SET PROBLEM: Reproduce, word for word, the stretch of the material from the line containing "At what distance is" through the end, including both ends.

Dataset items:
[START]
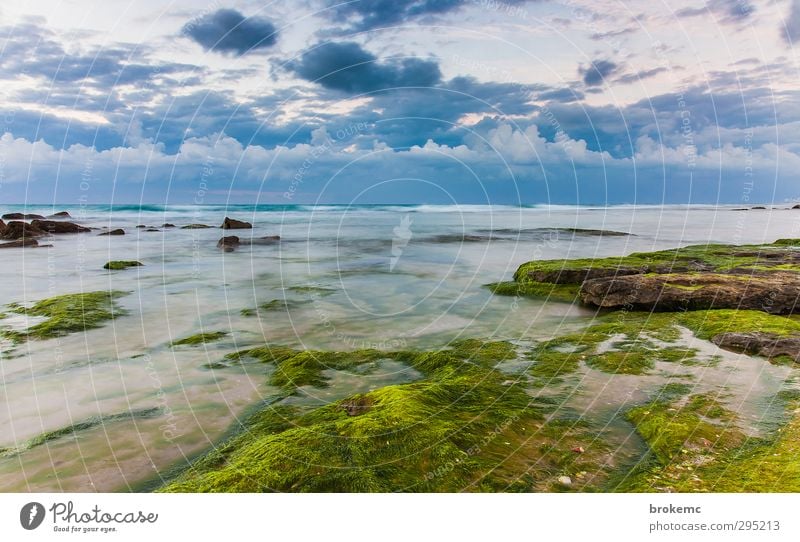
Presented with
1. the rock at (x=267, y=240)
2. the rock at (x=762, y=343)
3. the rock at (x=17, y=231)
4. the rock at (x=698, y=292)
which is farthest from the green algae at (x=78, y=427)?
the rock at (x=17, y=231)

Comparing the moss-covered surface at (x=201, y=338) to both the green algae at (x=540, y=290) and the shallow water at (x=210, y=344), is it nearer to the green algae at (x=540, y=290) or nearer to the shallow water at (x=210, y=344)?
the shallow water at (x=210, y=344)

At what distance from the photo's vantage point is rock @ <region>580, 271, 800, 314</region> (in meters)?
9.55

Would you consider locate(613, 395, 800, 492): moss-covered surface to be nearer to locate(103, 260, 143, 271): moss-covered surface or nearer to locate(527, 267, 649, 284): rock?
locate(527, 267, 649, 284): rock

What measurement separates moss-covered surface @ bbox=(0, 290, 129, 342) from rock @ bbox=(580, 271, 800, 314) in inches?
466

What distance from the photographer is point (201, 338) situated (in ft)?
29.7

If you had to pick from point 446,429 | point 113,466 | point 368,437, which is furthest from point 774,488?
point 113,466

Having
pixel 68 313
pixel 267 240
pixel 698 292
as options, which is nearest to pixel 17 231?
pixel 267 240

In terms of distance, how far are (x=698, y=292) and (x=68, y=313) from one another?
1456cm

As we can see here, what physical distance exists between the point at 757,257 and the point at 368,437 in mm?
17343

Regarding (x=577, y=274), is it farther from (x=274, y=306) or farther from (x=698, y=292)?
(x=274, y=306)

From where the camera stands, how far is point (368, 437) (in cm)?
473

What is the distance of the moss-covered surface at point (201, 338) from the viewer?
28.8ft

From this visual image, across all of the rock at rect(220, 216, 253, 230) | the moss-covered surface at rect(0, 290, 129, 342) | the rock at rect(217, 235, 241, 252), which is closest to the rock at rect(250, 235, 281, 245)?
the rock at rect(217, 235, 241, 252)
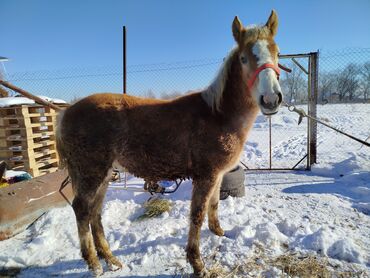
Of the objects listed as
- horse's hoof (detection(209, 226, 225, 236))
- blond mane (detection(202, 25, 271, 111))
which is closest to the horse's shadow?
horse's hoof (detection(209, 226, 225, 236))

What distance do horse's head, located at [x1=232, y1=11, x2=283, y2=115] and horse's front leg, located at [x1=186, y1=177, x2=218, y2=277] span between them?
1.02 metres

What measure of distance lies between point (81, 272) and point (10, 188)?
5.61ft

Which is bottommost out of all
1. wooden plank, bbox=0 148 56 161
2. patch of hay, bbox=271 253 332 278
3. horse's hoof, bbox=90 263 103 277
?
horse's hoof, bbox=90 263 103 277

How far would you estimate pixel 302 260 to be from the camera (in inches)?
108

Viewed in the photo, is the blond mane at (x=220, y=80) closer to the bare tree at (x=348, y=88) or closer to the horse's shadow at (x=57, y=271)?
the horse's shadow at (x=57, y=271)

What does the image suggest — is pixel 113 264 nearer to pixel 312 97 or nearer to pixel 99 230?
pixel 99 230

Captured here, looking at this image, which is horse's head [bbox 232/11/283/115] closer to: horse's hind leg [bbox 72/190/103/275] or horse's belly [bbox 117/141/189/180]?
horse's belly [bbox 117/141/189/180]

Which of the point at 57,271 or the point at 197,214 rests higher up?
the point at 197,214

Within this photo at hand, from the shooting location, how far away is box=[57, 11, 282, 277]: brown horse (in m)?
2.59

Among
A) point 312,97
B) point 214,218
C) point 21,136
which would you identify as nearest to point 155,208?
point 214,218

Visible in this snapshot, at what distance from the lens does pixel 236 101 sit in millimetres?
2646

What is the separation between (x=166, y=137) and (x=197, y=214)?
952 mm

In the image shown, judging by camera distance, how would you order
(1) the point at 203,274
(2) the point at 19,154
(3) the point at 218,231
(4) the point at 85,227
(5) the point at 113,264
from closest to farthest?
(1) the point at 203,274 → (4) the point at 85,227 → (5) the point at 113,264 → (3) the point at 218,231 → (2) the point at 19,154

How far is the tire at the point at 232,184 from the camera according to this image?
430 cm
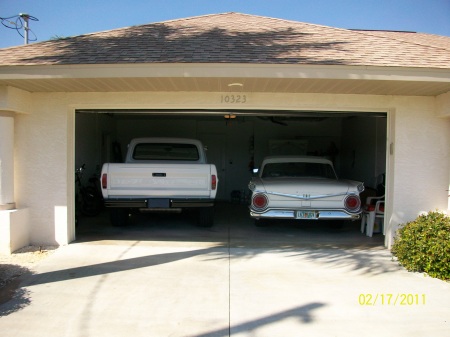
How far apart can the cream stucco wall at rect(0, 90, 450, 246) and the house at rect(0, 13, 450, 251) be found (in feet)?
0.06

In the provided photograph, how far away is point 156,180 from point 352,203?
3.67m

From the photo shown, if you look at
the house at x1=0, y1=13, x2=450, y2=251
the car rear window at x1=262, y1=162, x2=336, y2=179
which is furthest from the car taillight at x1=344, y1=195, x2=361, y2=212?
the car rear window at x1=262, y1=162, x2=336, y2=179

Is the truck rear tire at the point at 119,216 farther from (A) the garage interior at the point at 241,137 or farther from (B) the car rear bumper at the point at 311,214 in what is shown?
(A) the garage interior at the point at 241,137

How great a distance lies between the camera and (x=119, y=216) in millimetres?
8414

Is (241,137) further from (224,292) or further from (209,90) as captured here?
(224,292)

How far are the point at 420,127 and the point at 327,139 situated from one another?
7426mm

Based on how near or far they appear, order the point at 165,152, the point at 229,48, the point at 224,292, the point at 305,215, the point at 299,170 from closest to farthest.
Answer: the point at 224,292 < the point at 229,48 < the point at 305,215 < the point at 299,170 < the point at 165,152

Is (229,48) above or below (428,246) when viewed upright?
above

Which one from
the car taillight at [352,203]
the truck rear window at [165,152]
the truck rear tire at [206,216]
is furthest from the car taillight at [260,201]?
the truck rear window at [165,152]

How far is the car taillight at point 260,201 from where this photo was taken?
734 centimetres

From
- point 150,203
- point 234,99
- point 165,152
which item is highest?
point 234,99

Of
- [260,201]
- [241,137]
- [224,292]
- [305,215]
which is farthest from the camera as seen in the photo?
[241,137]

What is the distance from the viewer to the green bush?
5191mm

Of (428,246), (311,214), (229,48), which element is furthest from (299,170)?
(428,246)
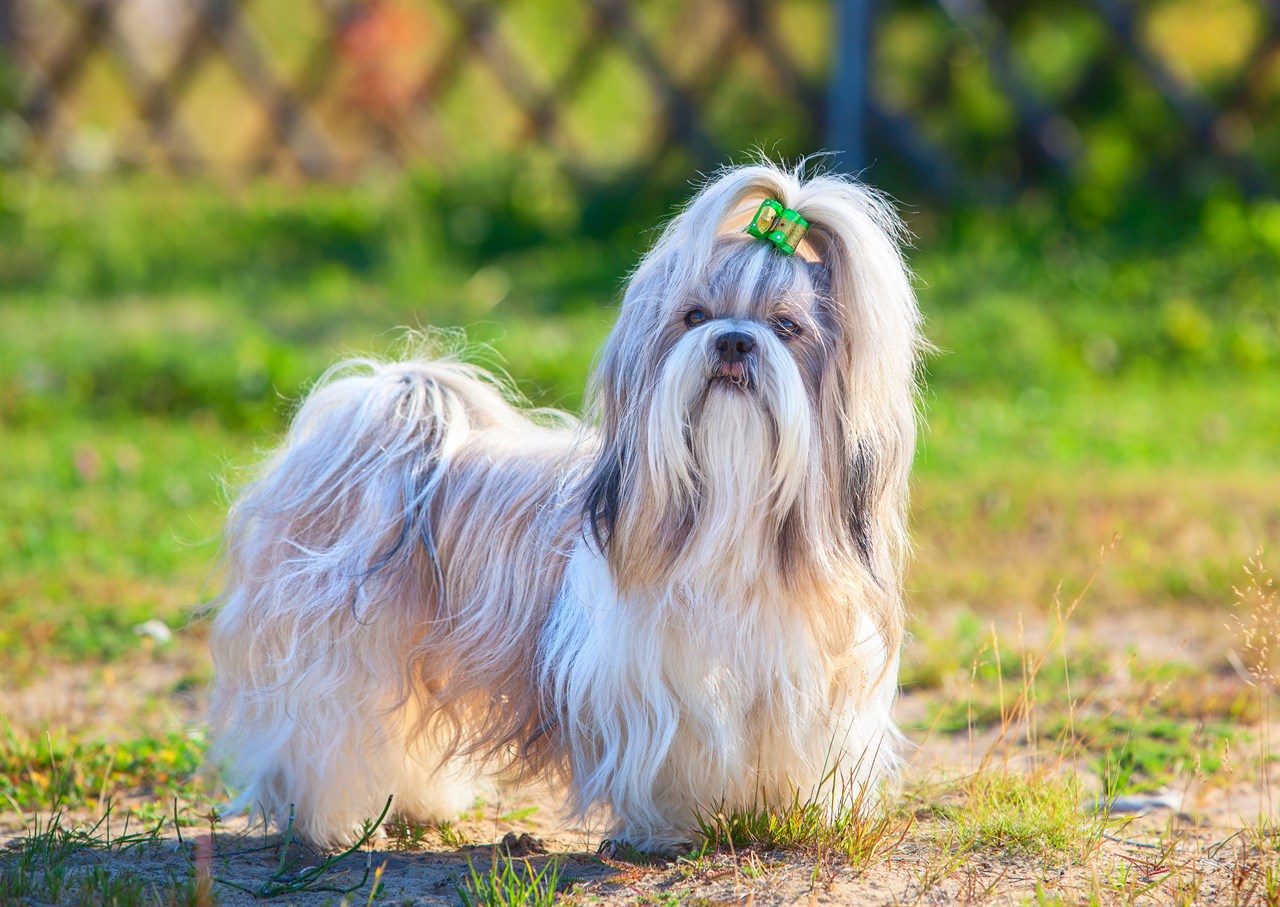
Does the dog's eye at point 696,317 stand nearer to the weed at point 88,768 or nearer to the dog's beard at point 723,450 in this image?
the dog's beard at point 723,450

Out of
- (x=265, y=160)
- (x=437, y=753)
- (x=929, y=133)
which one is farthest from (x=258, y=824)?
(x=265, y=160)

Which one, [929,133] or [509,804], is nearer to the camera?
[509,804]

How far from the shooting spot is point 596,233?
9852 millimetres

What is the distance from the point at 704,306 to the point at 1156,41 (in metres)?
7.98

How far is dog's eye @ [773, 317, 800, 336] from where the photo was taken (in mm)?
2760

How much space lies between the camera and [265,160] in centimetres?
1084

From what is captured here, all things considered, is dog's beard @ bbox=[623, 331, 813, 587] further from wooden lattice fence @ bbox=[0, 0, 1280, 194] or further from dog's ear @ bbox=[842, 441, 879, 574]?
wooden lattice fence @ bbox=[0, 0, 1280, 194]

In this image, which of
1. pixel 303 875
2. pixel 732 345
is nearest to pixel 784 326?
pixel 732 345

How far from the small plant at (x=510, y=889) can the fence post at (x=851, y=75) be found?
6711 mm

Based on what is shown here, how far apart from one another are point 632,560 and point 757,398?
414 millimetres

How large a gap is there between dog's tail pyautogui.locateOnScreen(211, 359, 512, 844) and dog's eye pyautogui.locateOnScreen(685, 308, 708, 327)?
838 millimetres

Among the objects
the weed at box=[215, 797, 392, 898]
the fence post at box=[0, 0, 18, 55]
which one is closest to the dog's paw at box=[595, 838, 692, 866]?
the weed at box=[215, 797, 392, 898]

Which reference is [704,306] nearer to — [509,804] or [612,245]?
[509,804]

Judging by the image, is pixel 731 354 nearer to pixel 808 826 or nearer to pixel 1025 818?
pixel 808 826
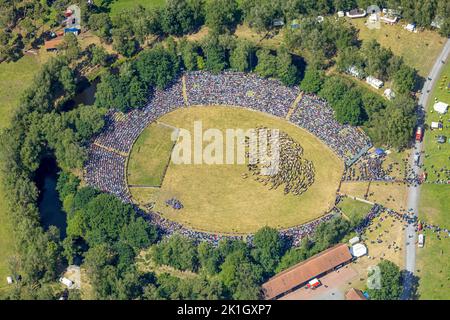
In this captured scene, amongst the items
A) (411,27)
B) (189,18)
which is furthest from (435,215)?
(189,18)

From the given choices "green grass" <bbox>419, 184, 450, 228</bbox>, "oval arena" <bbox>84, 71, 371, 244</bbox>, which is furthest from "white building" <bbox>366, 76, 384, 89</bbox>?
"green grass" <bbox>419, 184, 450, 228</bbox>

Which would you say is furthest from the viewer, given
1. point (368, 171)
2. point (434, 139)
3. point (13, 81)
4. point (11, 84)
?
point (13, 81)

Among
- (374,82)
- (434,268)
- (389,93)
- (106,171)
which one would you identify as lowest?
(434,268)

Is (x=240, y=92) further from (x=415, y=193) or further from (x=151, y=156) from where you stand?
(x=415, y=193)

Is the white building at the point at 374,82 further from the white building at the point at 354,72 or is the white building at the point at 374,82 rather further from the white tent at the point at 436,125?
the white tent at the point at 436,125

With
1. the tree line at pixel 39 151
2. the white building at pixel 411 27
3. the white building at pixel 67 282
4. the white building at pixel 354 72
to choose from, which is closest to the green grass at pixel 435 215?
the white building at pixel 411 27

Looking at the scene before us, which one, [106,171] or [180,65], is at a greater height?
[180,65]

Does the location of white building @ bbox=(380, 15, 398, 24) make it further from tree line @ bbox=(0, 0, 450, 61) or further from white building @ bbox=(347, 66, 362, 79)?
white building @ bbox=(347, 66, 362, 79)

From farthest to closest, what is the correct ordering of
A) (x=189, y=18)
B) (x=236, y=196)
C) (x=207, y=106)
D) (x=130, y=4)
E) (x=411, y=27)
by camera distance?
(x=130, y=4) < (x=189, y=18) < (x=411, y=27) < (x=207, y=106) < (x=236, y=196)
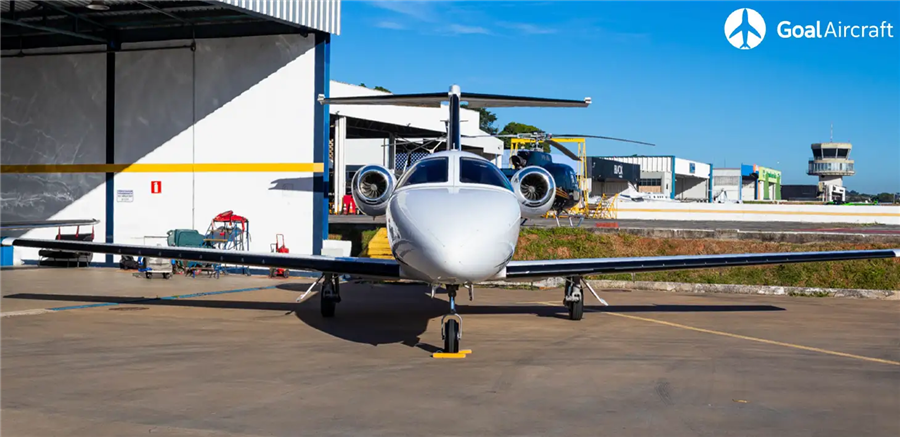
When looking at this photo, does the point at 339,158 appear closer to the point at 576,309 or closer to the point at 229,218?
the point at 229,218

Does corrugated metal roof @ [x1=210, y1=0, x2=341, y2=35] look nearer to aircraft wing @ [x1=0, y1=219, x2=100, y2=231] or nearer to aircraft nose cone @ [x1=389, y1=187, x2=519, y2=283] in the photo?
aircraft wing @ [x1=0, y1=219, x2=100, y2=231]

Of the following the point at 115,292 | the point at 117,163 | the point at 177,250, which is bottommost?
the point at 115,292

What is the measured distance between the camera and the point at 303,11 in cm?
1936

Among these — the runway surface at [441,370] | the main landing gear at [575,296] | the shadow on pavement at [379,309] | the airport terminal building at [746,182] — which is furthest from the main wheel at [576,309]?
the airport terminal building at [746,182]

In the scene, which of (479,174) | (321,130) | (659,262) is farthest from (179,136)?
(659,262)

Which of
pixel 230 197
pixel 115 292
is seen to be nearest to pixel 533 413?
pixel 115 292

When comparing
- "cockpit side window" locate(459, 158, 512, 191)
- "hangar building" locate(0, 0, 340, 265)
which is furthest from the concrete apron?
"hangar building" locate(0, 0, 340, 265)

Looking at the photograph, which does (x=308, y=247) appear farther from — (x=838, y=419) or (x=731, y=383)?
(x=838, y=419)

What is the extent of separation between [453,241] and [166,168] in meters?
16.3

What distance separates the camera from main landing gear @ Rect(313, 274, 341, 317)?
12.5 metres

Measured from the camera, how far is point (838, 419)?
6320mm

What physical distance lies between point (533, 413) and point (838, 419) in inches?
98.5

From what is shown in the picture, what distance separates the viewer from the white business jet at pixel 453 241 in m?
8.45

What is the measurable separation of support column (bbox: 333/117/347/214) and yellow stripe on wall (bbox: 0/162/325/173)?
38.4 ft
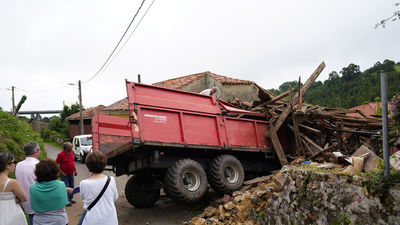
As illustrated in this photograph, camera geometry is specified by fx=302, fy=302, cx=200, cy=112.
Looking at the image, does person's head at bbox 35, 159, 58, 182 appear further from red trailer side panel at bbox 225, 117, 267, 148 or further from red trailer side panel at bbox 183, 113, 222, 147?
red trailer side panel at bbox 225, 117, 267, 148

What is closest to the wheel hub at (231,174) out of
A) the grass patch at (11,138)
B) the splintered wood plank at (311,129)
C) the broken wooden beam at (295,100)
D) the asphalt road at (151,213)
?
the asphalt road at (151,213)

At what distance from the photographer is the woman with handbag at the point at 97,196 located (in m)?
3.11

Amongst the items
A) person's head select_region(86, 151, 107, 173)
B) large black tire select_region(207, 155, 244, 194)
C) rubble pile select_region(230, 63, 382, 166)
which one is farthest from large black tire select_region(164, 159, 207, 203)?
person's head select_region(86, 151, 107, 173)

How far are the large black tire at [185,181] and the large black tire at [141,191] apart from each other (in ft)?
3.41

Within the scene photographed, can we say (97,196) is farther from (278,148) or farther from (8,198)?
(278,148)

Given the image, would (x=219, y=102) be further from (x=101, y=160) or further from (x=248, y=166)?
(x=101, y=160)

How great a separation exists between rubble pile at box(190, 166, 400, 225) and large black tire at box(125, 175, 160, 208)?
2.04 m

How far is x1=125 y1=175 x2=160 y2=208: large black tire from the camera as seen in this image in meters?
7.36

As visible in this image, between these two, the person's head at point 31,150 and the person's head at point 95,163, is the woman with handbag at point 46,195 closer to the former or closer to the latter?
the person's head at point 95,163

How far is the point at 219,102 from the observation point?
7.95 metres

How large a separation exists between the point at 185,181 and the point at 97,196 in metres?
3.66

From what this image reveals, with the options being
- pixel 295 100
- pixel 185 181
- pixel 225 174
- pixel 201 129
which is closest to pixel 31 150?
pixel 185 181

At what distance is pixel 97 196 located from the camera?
313 cm

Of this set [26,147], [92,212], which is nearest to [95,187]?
[92,212]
[END]
FINISHED ANSWER:
At what distance is pixel 97 196 located from the camera?
313 cm

Of this set [26,147], [92,212], which is nearest to [95,187]?
[92,212]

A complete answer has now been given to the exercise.